Dass Gysi diesen Weggang für keine gute Idee hält, betonte der altgediente Politiker jüngst auf seiner Lesereise, die ihn auch nach Thüringen führte – nach Apolda und Sonneberg. Volle Säle, viel Beifall. Eine lange Schlange, als in der Pause signiert wird. Der Mann ist – obwohl mittlerweile Mitte 70 – noch immer oder schon wieder der Hoffnungsträger bei all denen, die die SPD zu weit in die Mitte gerückt sehen, die den Grünen misstrauen, mit der CDU sowie der FDP nie etwas am Hut hatten und denen die einfachen Lösungen für komplizierte Problemstellungen missfallen, weswegen sie in der AfD keine Alternative sehen. Gysi stellt fest, dass das Vertrauen von immer größeren Teilen der Bevölkerung in die etablierte Politik und damit in die etablierten Parteien permanent abnimmt.

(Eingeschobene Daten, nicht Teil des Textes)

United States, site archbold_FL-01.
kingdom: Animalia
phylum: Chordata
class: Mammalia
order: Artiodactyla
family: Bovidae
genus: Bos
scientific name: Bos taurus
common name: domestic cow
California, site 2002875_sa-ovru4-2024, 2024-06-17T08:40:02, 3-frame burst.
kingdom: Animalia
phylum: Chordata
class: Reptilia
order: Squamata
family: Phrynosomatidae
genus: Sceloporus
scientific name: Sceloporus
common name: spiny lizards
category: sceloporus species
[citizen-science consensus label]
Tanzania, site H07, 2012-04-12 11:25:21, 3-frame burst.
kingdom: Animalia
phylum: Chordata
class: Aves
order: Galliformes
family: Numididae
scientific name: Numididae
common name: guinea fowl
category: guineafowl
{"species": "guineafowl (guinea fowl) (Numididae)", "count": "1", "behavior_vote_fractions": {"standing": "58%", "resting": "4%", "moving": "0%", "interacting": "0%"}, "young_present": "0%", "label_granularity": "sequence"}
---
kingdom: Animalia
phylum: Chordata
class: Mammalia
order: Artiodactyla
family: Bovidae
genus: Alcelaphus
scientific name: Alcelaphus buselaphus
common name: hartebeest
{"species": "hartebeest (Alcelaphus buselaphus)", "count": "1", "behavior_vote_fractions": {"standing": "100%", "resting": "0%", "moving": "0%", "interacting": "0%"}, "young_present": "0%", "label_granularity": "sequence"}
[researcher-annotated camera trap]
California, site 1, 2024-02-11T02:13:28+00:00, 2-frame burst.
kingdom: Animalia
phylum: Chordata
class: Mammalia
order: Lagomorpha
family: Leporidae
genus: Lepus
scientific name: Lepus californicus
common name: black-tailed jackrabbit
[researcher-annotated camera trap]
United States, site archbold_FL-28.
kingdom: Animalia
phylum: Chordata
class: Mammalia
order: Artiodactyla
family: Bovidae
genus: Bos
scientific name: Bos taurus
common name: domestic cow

Das gilt auch für die Linke.

Wenn es hart auf hart kommt, tritt er 2025 vielleicht erneut an

Links muss man nicht sein, um Gysi-Fan zu sein. Vieles, was er sagt, entspricht dem, was Menschen in diesem Land in größerer Zahl für den Ausdruck von gesundem Menschenverstand halten – egal, ob es jetzt um Sozialpolitik für Inländer oder Migrationsprobleme geht, ob er über Wirtschaft oder Bildung spricht. Gysi nimmt – gerade im Osten – ganz viele Menschen mit. Und im Westen ist er längst deutlich mehr als ein bestaunenswertes Phänomen. Das war mal anders…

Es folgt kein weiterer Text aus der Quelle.